### ACTION ITEM
Using the records below, output the stretch that opens with the line containing "[camera-trap image, curated labels]" and closes with the line containing "order: Diprotodontia", exactly and including both lines, with nothing more.

### INPUT DATA
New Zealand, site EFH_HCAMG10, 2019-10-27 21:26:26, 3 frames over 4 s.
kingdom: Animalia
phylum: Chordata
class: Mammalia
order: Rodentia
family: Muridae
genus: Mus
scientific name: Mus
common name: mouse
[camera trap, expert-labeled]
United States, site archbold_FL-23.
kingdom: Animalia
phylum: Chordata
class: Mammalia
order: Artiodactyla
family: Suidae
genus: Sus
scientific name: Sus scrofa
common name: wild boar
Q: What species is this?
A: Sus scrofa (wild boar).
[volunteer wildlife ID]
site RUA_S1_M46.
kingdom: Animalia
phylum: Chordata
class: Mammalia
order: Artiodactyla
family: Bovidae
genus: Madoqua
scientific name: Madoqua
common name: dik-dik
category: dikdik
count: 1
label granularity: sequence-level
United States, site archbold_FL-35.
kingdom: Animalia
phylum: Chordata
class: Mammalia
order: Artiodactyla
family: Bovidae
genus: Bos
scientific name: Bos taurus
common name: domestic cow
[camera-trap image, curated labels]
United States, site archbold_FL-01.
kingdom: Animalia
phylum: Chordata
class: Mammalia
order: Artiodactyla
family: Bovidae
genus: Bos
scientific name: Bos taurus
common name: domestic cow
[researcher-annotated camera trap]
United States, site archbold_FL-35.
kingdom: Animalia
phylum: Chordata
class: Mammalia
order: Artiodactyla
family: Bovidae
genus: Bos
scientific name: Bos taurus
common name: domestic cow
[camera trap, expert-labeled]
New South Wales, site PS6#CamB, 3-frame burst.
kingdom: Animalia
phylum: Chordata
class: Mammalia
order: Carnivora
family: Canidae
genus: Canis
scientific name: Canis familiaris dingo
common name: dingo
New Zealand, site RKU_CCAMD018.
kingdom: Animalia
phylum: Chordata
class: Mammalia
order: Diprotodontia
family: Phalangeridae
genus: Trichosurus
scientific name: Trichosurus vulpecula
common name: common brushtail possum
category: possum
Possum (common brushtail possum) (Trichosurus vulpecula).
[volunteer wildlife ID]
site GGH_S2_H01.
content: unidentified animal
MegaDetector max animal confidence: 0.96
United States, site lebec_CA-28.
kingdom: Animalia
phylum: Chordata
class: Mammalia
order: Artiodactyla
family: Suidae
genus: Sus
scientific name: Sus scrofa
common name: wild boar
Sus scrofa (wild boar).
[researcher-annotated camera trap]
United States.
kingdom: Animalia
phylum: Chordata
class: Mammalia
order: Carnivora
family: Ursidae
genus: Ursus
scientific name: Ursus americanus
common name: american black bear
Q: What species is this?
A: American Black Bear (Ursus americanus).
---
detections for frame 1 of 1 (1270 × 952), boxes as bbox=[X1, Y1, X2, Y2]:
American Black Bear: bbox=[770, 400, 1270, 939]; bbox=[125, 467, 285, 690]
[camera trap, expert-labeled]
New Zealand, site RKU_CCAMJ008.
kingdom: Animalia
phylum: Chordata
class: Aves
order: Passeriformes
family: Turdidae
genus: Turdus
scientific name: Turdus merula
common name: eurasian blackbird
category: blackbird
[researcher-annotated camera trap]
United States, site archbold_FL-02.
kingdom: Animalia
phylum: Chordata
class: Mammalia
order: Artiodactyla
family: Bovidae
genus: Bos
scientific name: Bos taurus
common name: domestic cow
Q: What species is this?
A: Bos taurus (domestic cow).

### RESPONSE BELOW
[camera-trap image, curated labels]
United States, site archbold_FL-01.
kingdom: Animalia
phylum: Chordata
class: Mammalia
order: Artiodactyla
family: Bovidae
genus: Bos
scientific name: Bos taurus
common name: domestic cow
[researcher-annotated camera trap]
United States, site archbold_FL-35.
kingdom: Animalia
phylum: Chordata
class: Mammalia
order: Artiodactyla
family: Bovidae
genus: Bos
scientific name: Bos taurus
common name: domestic cow
[camera trap, expert-labeled]
New South Wales, site PS6#CamB, 3-frame burst.
kingdom: Animalia
phylum: Chordata
class: Mammalia
order: Carnivora
family: Canidae
genus: Canis
scientific name: Canis familiaris dingo
common name: dingo
New Zealand, site RKU_CCAMD018.
kingdom: Animalia
phylum: Chordata
class: Mammalia
order: Diprotodontia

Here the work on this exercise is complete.